La réforme au bas de l'échelle pro, cela ne marche pas
Lorsque nous l'avions présentée ici, fin de l'an dernier, nous avions émis de claires réserves à propos de la réforme des tournois et classements au bas de l'échelle professionnelle mise en place pour 2019 par la fédération internationale (ITF). Nous attendions néanmoins de juger sur pièces, et il n'a pas fallu deux mois pour qu'elle provoque une levée de bouclier générale à cet échelon du circuit, avec grogne et pétitions en pagaille. C'est peu dire que cela ne marche pas... et que cela ne peut durer ainsi. Machine arrière toutes ?
Instaurée le 1er janvier 2019, en réponse notamment à trois années d'études commanditées par l'ITF selon lesquelles "seuls 336 joueurs et 253 joueuses gagnent leur vie grâce au tennis", cette réforme, d'abord baptisée Transition tour puis World tennis tour, entendait redéfinir le circuit professionnel (et en comprimer l'accès) pour ne plus avoir en gros que 750 classés à l'ATP (contre environ 2000 jusqu'en 2018) et 850 à la WTA (1250 en 2018). L'innovation imaginée pour y parvenir : limiter chez les messieurs l'octroi des points du classement mondial au tableau final des tournois ATP de niveau Challenger et supérieur, tandis qu'un deuxième classement (ITF) était parallèlement instauré avec des points spécifiques distribués lors des tournois Future, 15/25.000 dollars, et des qualifications de Challenger. Chez les dames, le changement (et donc le traumatisme) était moins violent, les points WTA étant maintenus dès les tournois 25.000 dollars. A la fédération internationale, on a pensé qu'offrir des places (quatre, maximum six avec les qualifiés) en tableau final Challenger aux mieux classés du nouveau ranking ITF, et en tournoi Future aux meilleurs juniors (une bonne idée, celle-là), suffirait à installer une sorte de mobilité performante entre les différents circuits.
"Immense bordel"

**Consigne A**:
Recopiez, s'il vous plaît, le passage de l'article sur la réforme de l'ITF qui commence à « La réforme au » et se termine à « arrière toutes ? ».
**Consigne B**:
D'après l'article sur la réforme de l'ITF, combien de joueurs environ étaient classés à l'ATP jusqu'en 2018 ?

**Extraits de données**:
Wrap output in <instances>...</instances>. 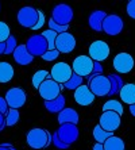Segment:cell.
Returning <instances> with one entry per match:
<instances>
[{
	"mask_svg": "<svg viewBox=\"0 0 135 150\" xmlns=\"http://www.w3.org/2000/svg\"><path fill=\"white\" fill-rule=\"evenodd\" d=\"M26 142H27V145L31 149H35V150L46 149L52 143V134L45 129L35 127V129H31L27 133Z\"/></svg>",
	"mask_w": 135,
	"mask_h": 150,
	"instance_id": "obj_1",
	"label": "cell"
},
{
	"mask_svg": "<svg viewBox=\"0 0 135 150\" xmlns=\"http://www.w3.org/2000/svg\"><path fill=\"white\" fill-rule=\"evenodd\" d=\"M88 88L89 91L95 95V98H104L108 96L110 91H111V84L107 76L104 74H97L95 77H88Z\"/></svg>",
	"mask_w": 135,
	"mask_h": 150,
	"instance_id": "obj_2",
	"label": "cell"
},
{
	"mask_svg": "<svg viewBox=\"0 0 135 150\" xmlns=\"http://www.w3.org/2000/svg\"><path fill=\"white\" fill-rule=\"evenodd\" d=\"M26 49L33 57H42L47 52V42L41 34L31 35L26 42Z\"/></svg>",
	"mask_w": 135,
	"mask_h": 150,
	"instance_id": "obj_3",
	"label": "cell"
},
{
	"mask_svg": "<svg viewBox=\"0 0 135 150\" xmlns=\"http://www.w3.org/2000/svg\"><path fill=\"white\" fill-rule=\"evenodd\" d=\"M73 19V10L68 4H57L53 8L52 21L59 26H69Z\"/></svg>",
	"mask_w": 135,
	"mask_h": 150,
	"instance_id": "obj_4",
	"label": "cell"
},
{
	"mask_svg": "<svg viewBox=\"0 0 135 150\" xmlns=\"http://www.w3.org/2000/svg\"><path fill=\"white\" fill-rule=\"evenodd\" d=\"M72 74H73L72 67L66 62L54 64L52 70H50V79L54 80L56 83H58L59 85H64L72 77Z\"/></svg>",
	"mask_w": 135,
	"mask_h": 150,
	"instance_id": "obj_5",
	"label": "cell"
},
{
	"mask_svg": "<svg viewBox=\"0 0 135 150\" xmlns=\"http://www.w3.org/2000/svg\"><path fill=\"white\" fill-rule=\"evenodd\" d=\"M38 10L34 7H30V6H26V7H22L18 12V23L23 27L31 28L37 25L38 22Z\"/></svg>",
	"mask_w": 135,
	"mask_h": 150,
	"instance_id": "obj_6",
	"label": "cell"
},
{
	"mask_svg": "<svg viewBox=\"0 0 135 150\" xmlns=\"http://www.w3.org/2000/svg\"><path fill=\"white\" fill-rule=\"evenodd\" d=\"M61 89H64L62 85H59L58 83H56L52 79H47L41 84V87L38 88L39 95L42 96V99L45 101H52L61 93Z\"/></svg>",
	"mask_w": 135,
	"mask_h": 150,
	"instance_id": "obj_7",
	"label": "cell"
},
{
	"mask_svg": "<svg viewBox=\"0 0 135 150\" xmlns=\"http://www.w3.org/2000/svg\"><path fill=\"white\" fill-rule=\"evenodd\" d=\"M89 58L93 61V62H101L104 59H107L108 56H110V46L107 45V42L104 41H97L92 42V45L89 46Z\"/></svg>",
	"mask_w": 135,
	"mask_h": 150,
	"instance_id": "obj_8",
	"label": "cell"
},
{
	"mask_svg": "<svg viewBox=\"0 0 135 150\" xmlns=\"http://www.w3.org/2000/svg\"><path fill=\"white\" fill-rule=\"evenodd\" d=\"M93 69V61L88 56H78L74 58L72 65L73 73L80 77H89Z\"/></svg>",
	"mask_w": 135,
	"mask_h": 150,
	"instance_id": "obj_9",
	"label": "cell"
},
{
	"mask_svg": "<svg viewBox=\"0 0 135 150\" xmlns=\"http://www.w3.org/2000/svg\"><path fill=\"white\" fill-rule=\"evenodd\" d=\"M58 138L62 141L65 145L70 146L72 143H74L78 138V129L77 125H72V123H64L59 126V129L56 131Z\"/></svg>",
	"mask_w": 135,
	"mask_h": 150,
	"instance_id": "obj_10",
	"label": "cell"
},
{
	"mask_svg": "<svg viewBox=\"0 0 135 150\" xmlns=\"http://www.w3.org/2000/svg\"><path fill=\"white\" fill-rule=\"evenodd\" d=\"M6 101H7L8 108L12 110H19L20 107H23L24 103H26V92L22 89V88H11L8 89L7 93H6Z\"/></svg>",
	"mask_w": 135,
	"mask_h": 150,
	"instance_id": "obj_11",
	"label": "cell"
},
{
	"mask_svg": "<svg viewBox=\"0 0 135 150\" xmlns=\"http://www.w3.org/2000/svg\"><path fill=\"white\" fill-rule=\"evenodd\" d=\"M112 65H114V69L118 73H122V74L130 73L132 70V68H134V58L128 53H118L114 57Z\"/></svg>",
	"mask_w": 135,
	"mask_h": 150,
	"instance_id": "obj_12",
	"label": "cell"
},
{
	"mask_svg": "<svg viewBox=\"0 0 135 150\" xmlns=\"http://www.w3.org/2000/svg\"><path fill=\"white\" fill-rule=\"evenodd\" d=\"M123 27H124V23L119 15H107L103 21V33L112 37L120 34L123 31Z\"/></svg>",
	"mask_w": 135,
	"mask_h": 150,
	"instance_id": "obj_13",
	"label": "cell"
},
{
	"mask_svg": "<svg viewBox=\"0 0 135 150\" xmlns=\"http://www.w3.org/2000/svg\"><path fill=\"white\" fill-rule=\"evenodd\" d=\"M122 116L118 115L116 112L114 111H103L100 116V126L103 130L108 131V133H114L115 130L119 129V126H120V122H122Z\"/></svg>",
	"mask_w": 135,
	"mask_h": 150,
	"instance_id": "obj_14",
	"label": "cell"
},
{
	"mask_svg": "<svg viewBox=\"0 0 135 150\" xmlns=\"http://www.w3.org/2000/svg\"><path fill=\"white\" fill-rule=\"evenodd\" d=\"M74 47H76V39H74V37L69 31L57 35L56 50L59 54H68V53L73 52Z\"/></svg>",
	"mask_w": 135,
	"mask_h": 150,
	"instance_id": "obj_15",
	"label": "cell"
},
{
	"mask_svg": "<svg viewBox=\"0 0 135 150\" xmlns=\"http://www.w3.org/2000/svg\"><path fill=\"white\" fill-rule=\"evenodd\" d=\"M74 100L80 105H89L95 101V95L89 91L88 85H81L74 91Z\"/></svg>",
	"mask_w": 135,
	"mask_h": 150,
	"instance_id": "obj_16",
	"label": "cell"
},
{
	"mask_svg": "<svg viewBox=\"0 0 135 150\" xmlns=\"http://www.w3.org/2000/svg\"><path fill=\"white\" fill-rule=\"evenodd\" d=\"M107 12L99 10V11H93L92 14L88 18V23H89V27L97 33H103V21L107 16Z\"/></svg>",
	"mask_w": 135,
	"mask_h": 150,
	"instance_id": "obj_17",
	"label": "cell"
},
{
	"mask_svg": "<svg viewBox=\"0 0 135 150\" xmlns=\"http://www.w3.org/2000/svg\"><path fill=\"white\" fill-rule=\"evenodd\" d=\"M12 54H14V59L16 61V64L23 65V67L24 65H30V64L33 62V59H34V57L27 52V49H26L24 45L16 46V49L14 50Z\"/></svg>",
	"mask_w": 135,
	"mask_h": 150,
	"instance_id": "obj_18",
	"label": "cell"
},
{
	"mask_svg": "<svg viewBox=\"0 0 135 150\" xmlns=\"http://www.w3.org/2000/svg\"><path fill=\"white\" fill-rule=\"evenodd\" d=\"M119 96H120L122 101H124L126 104L132 105L135 104V84L128 83L124 84L123 88L119 92Z\"/></svg>",
	"mask_w": 135,
	"mask_h": 150,
	"instance_id": "obj_19",
	"label": "cell"
},
{
	"mask_svg": "<svg viewBox=\"0 0 135 150\" xmlns=\"http://www.w3.org/2000/svg\"><path fill=\"white\" fill-rule=\"evenodd\" d=\"M78 112L73 108H64L62 111L58 114V123L64 125V123H72V125H77L78 123Z\"/></svg>",
	"mask_w": 135,
	"mask_h": 150,
	"instance_id": "obj_20",
	"label": "cell"
},
{
	"mask_svg": "<svg viewBox=\"0 0 135 150\" xmlns=\"http://www.w3.org/2000/svg\"><path fill=\"white\" fill-rule=\"evenodd\" d=\"M65 98H64L62 93H59L54 100L52 101H45V108L49 112H52V114H59V112L62 111L65 108Z\"/></svg>",
	"mask_w": 135,
	"mask_h": 150,
	"instance_id": "obj_21",
	"label": "cell"
},
{
	"mask_svg": "<svg viewBox=\"0 0 135 150\" xmlns=\"http://www.w3.org/2000/svg\"><path fill=\"white\" fill-rule=\"evenodd\" d=\"M104 150H126L124 141L120 137H110L105 142L103 143Z\"/></svg>",
	"mask_w": 135,
	"mask_h": 150,
	"instance_id": "obj_22",
	"label": "cell"
},
{
	"mask_svg": "<svg viewBox=\"0 0 135 150\" xmlns=\"http://www.w3.org/2000/svg\"><path fill=\"white\" fill-rule=\"evenodd\" d=\"M14 77V68L10 62H0V83L6 84L12 80Z\"/></svg>",
	"mask_w": 135,
	"mask_h": 150,
	"instance_id": "obj_23",
	"label": "cell"
},
{
	"mask_svg": "<svg viewBox=\"0 0 135 150\" xmlns=\"http://www.w3.org/2000/svg\"><path fill=\"white\" fill-rule=\"evenodd\" d=\"M108 80H110V84H111V91L108 93V96H115V95H118L120 92V89L123 88L124 83L122 80V77L119 74H108Z\"/></svg>",
	"mask_w": 135,
	"mask_h": 150,
	"instance_id": "obj_24",
	"label": "cell"
},
{
	"mask_svg": "<svg viewBox=\"0 0 135 150\" xmlns=\"http://www.w3.org/2000/svg\"><path fill=\"white\" fill-rule=\"evenodd\" d=\"M114 135V133H108V131H105V130H103L99 125L95 126L93 129V138L96 139L97 143H104L105 141L110 138V137Z\"/></svg>",
	"mask_w": 135,
	"mask_h": 150,
	"instance_id": "obj_25",
	"label": "cell"
},
{
	"mask_svg": "<svg viewBox=\"0 0 135 150\" xmlns=\"http://www.w3.org/2000/svg\"><path fill=\"white\" fill-rule=\"evenodd\" d=\"M103 111H114L118 115L122 116V114H123V104L118 100H108L104 103Z\"/></svg>",
	"mask_w": 135,
	"mask_h": 150,
	"instance_id": "obj_26",
	"label": "cell"
},
{
	"mask_svg": "<svg viewBox=\"0 0 135 150\" xmlns=\"http://www.w3.org/2000/svg\"><path fill=\"white\" fill-rule=\"evenodd\" d=\"M81 85H83V77H80L73 73L72 77L62 85V88H66V89H69V91L70 89H72V91H76L77 88L81 87Z\"/></svg>",
	"mask_w": 135,
	"mask_h": 150,
	"instance_id": "obj_27",
	"label": "cell"
},
{
	"mask_svg": "<svg viewBox=\"0 0 135 150\" xmlns=\"http://www.w3.org/2000/svg\"><path fill=\"white\" fill-rule=\"evenodd\" d=\"M47 79H50V73L47 70H38V72H35L34 76H33V85H34V88L38 89L41 87V84L45 80H47Z\"/></svg>",
	"mask_w": 135,
	"mask_h": 150,
	"instance_id": "obj_28",
	"label": "cell"
},
{
	"mask_svg": "<svg viewBox=\"0 0 135 150\" xmlns=\"http://www.w3.org/2000/svg\"><path fill=\"white\" fill-rule=\"evenodd\" d=\"M42 37L46 39L47 42V49L49 50H56V39H57V33L53 31V30H46V31H42Z\"/></svg>",
	"mask_w": 135,
	"mask_h": 150,
	"instance_id": "obj_29",
	"label": "cell"
},
{
	"mask_svg": "<svg viewBox=\"0 0 135 150\" xmlns=\"http://www.w3.org/2000/svg\"><path fill=\"white\" fill-rule=\"evenodd\" d=\"M4 118H6V126H14L19 122L20 115H19V111H18V110L8 108V111H7V114L4 115Z\"/></svg>",
	"mask_w": 135,
	"mask_h": 150,
	"instance_id": "obj_30",
	"label": "cell"
},
{
	"mask_svg": "<svg viewBox=\"0 0 135 150\" xmlns=\"http://www.w3.org/2000/svg\"><path fill=\"white\" fill-rule=\"evenodd\" d=\"M16 38L14 35H10L8 39L6 41V50H4V54H12L14 50L16 49Z\"/></svg>",
	"mask_w": 135,
	"mask_h": 150,
	"instance_id": "obj_31",
	"label": "cell"
},
{
	"mask_svg": "<svg viewBox=\"0 0 135 150\" xmlns=\"http://www.w3.org/2000/svg\"><path fill=\"white\" fill-rule=\"evenodd\" d=\"M10 35H11V31L8 25H6L4 22H0V42H6Z\"/></svg>",
	"mask_w": 135,
	"mask_h": 150,
	"instance_id": "obj_32",
	"label": "cell"
},
{
	"mask_svg": "<svg viewBox=\"0 0 135 150\" xmlns=\"http://www.w3.org/2000/svg\"><path fill=\"white\" fill-rule=\"evenodd\" d=\"M68 28H69V26H59V25H57V23H54L52 19H49V30H53V31H56L57 34L66 33Z\"/></svg>",
	"mask_w": 135,
	"mask_h": 150,
	"instance_id": "obj_33",
	"label": "cell"
},
{
	"mask_svg": "<svg viewBox=\"0 0 135 150\" xmlns=\"http://www.w3.org/2000/svg\"><path fill=\"white\" fill-rule=\"evenodd\" d=\"M52 143L57 147V149H59V150H65V149H68V147H69L68 145H65V143H64L62 141L59 139L58 135H57L56 133H54V134L52 135Z\"/></svg>",
	"mask_w": 135,
	"mask_h": 150,
	"instance_id": "obj_34",
	"label": "cell"
},
{
	"mask_svg": "<svg viewBox=\"0 0 135 150\" xmlns=\"http://www.w3.org/2000/svg\"><path fill=\"white\" fill-rule=\"evenodd\" d=\"M59 56V53L57 52V50H47V52L42 56V58L45 59V61H54V59H57Z\"/></svg>",
	"mask_w": 135,
	"mask_h": 150,
	"instance_id": "obj_35",
	"label": "cell"
},
{
	"mask_svg": "<svg viewBox=\"0 0 135 150\" xmlns=\"http://www.w3.org/2000/svg\"><path fill=\"white\" fill-rule=\"evenodd\" d=\"M104 68L101 65V62H93V69H92V73L89 74V77H95L97 74H103Z\"/></svg>",
	"mask_w": 135,
	"mask_h": 150,
	"instance_id": "obj_36",
	"label": "cell"
},
{
	"mask_svg": "<svg viewBox=\"0 0 135 150\" xmlns=\"http://www.w3.org/2000/svg\"><path fill=\"white\" fill-rule=\"evenodd\" d=\"M126 11H127L128 16L131 18V19H135V0H130L128 1Z\"/></svg>",
	"mask_w": 135,
	"mask_h": 150,
	"instance_id": "obj_37",
	"label": "cell"
},
{
	"mask_svg": "<svg viewBox=\"0 0 135 150\" xmlns=\"http://www.w3.org/2000/svg\"><path fill=\"white\" fill-rule=\"evenodd\" d=\"M38 22H37V25L33 27V30H39V28H42V26L45 25V22H46V18H45V15H43V12L42 11H39L38 10Z\"/></svg>",
	"mask_w": 135,
	"mask_h": 150,
	"instance_id": "obj_38",
	"label": "cell"
},
{
	"mask_svg": "<svg viewBox=\"0 0 135 150\" xmlns=\"http://www.w3.org/2000/svg\"><path fill=\"white\" fill-rule=\"evenodd\" d=\"M8 111V105H7V101H6V99L3 98V96H0V112L3 114V115H6Z\"/></svg>",
	"mask_w": 135,
	"mask_h": 150,
	"instance_id": "obj_39",
	"label": "cell"
},
{
	"mask_svg": "<svg viewBox=\"0 0 135 150\" xmlns=\"http://www.w3.org/2000/svg\"><path fill=\"white\" fill-rule=\"evenodd\" d=\"M4 129H6V118H4V115L0 112V131H3Z\"/></svg>",
	"mask_w": 135,
	"mask_h": 150,
	"instance_id": "obj_40",
	"label": "cell"
},
{
	"mask_svg": "<svg viewBox=\"0 0 135 150\" xmlns=\"http://www.w3.org/2000/svg\"><path fill=\"white\" fill-rule=\"evenodd\" d=\"M93 150H104V146H103V143H95V146H93Z\"/></svg>",
	"mask_w": 135,
	"mask_h": 150,
	"instance_id": "obj_41",
	"label": "cell"
},
{
	"mask_svg": "<svg viewBox=\"0 0 135 150\" xmlns=\"http://www.w3.org/2000/svg\"><path fill=\"white\" fill-rule=\"evenodd\" d=\"M4 50H6V42H0V56L4 54Z\"/></svg>",
	"mask_w": 135,
	"mask_h": 150,
	"instance_id": "obj_42",
	"label": "cell"
},
{
	"mask_svg": "<svg viewBox=\"0 0 135 150\" xmlns=\"http://www.w3.org/2000/svg\"><path fill=\"white\" fill-rule=\"evenodd\" d=\"M130 112H131V115H132V116H135V104L130 105Z\"/></svg>",
	"mask_w": 135,
	"mask_h": 150,
	"instance_id": "obj_43",
	"label": "cell"
},
{
	"mask_svg": "<svg viewBox=\"0 0 135 150\" xmlns=\"http://www.w3.org/2000/svg\"><path fill=\"white\" fill-rule=\"evenodd\" d=\"M11 149H12V147H11ZM10 147H4V146H1V145H0V150H11Z\"/></svg>",
	"mask_w": 135,
	"mask_h": 150,
	"instance_id": "obj_44",
	"label": "cell"
},
{
	"mask_svg": "<svg viewBox=\"0 0 135 150\" xmlns=\"http://www.w3.org/2000/svg\"><path fill=\"white\" fill-rule=\"evenodd\" d=\"M11 150H16V149H15V147H12V149H11Z\"/></svg>",
	"mask_w": 135,
	"mask_h": 150,
	"instance_id": "obj_45",
	"label": "cell"
}]
</instances>
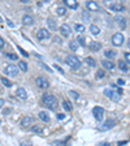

**Solution détaillée A**:
La réforme au bas de l'échelle pro, cela ne marche pas
Lorsque nous l'avions présentée ici, fin de l'an dernier, nous avions émis de claires réserves à propos de la réforme des tournois et classements au bas de l'échelle professionnelle mise en place pour 2019 par la fédération internationale (ITF). Nous attendions néanmoins de juger sur pièces, et il n'a pas fallu deux mois pour qu'elle provoque une levée de bouclier générale à cet échelon du circuit, avec grogne et pétitions en pagaille. C'est peu dire que cela ne marche pas... et que cela ne peut durer ainsi. Machine arrière toutes ?

**Solution détaillée B**:
Environ 2000 joueurs étaient classés à l'ATP jusqu'en 2018.